- Но-но! - кокетливо загородила аварийные прелести Надежда. - С головой не договорившись, к заднице не лезь.
- Это верно! Женщинам обязательно надо поначалу мозги запудрить. Знаешь песню:
Все бабы спят, им жабы снятся.
Лишь только я один сидю.
Возьму-ка зонтик прогуляться,
Себе сужетик подыщу.
- Ну ты даешь! - похвалила сольное пение Надежда.
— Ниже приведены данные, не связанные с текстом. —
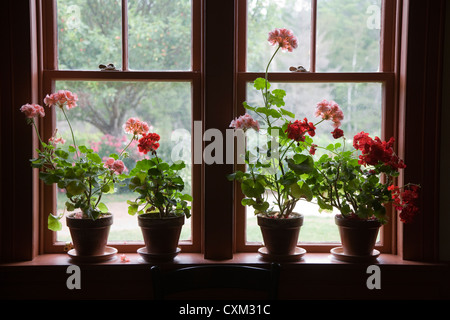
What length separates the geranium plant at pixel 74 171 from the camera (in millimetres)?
2055

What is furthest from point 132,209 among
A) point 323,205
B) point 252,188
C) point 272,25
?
point 272,25

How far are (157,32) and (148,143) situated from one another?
2.04 feet

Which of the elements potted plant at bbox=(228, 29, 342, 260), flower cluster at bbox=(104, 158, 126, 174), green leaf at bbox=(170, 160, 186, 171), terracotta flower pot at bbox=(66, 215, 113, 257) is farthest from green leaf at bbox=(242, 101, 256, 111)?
terracotta flower pot at bbox=(66, 215, 113, 257)

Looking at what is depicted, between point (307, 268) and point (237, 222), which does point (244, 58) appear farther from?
point (307, 268)

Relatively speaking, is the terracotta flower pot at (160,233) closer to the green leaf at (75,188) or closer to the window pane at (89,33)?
the green leaf at (75,188)

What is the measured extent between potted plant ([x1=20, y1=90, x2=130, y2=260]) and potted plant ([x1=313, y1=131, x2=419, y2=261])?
3.32ft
Вдохновленный кавалер заорал во все горло:
Вот он идет, на ем калоши.
И плащ накинут в рукава.
Фуражка мягкая на вате,
Чтоб не озябла голова...
Надежда в долгу не осталась, грянула в ответ:
Эх, девки, бяда
В нашем переулке.
Мужик бабу продавал
За четыре булки!
- За четыре булки меня не продавали, а за сто рублей вторая жена променяла. Я ее с хахалем за ноги в кровати поймал. Хахалю - пинков и по мордасам, ее давай стыдить: ты че, шалава, опупела?! Она бесстыжие зенки вылупила и говорит: "Он на сто рублей больше тебя получает, а в остальном вы все одинаковые". Вот халда была!
- Баб вы мастера хаять! А сам-то, сам! Инфарктник уже, а все "сужетики" по коленкам нашариваешь.
- Против такой королевы разве утерпишь?
За светским разговором они проскочили заправочную, спохватились у ворот гаражного кооператива.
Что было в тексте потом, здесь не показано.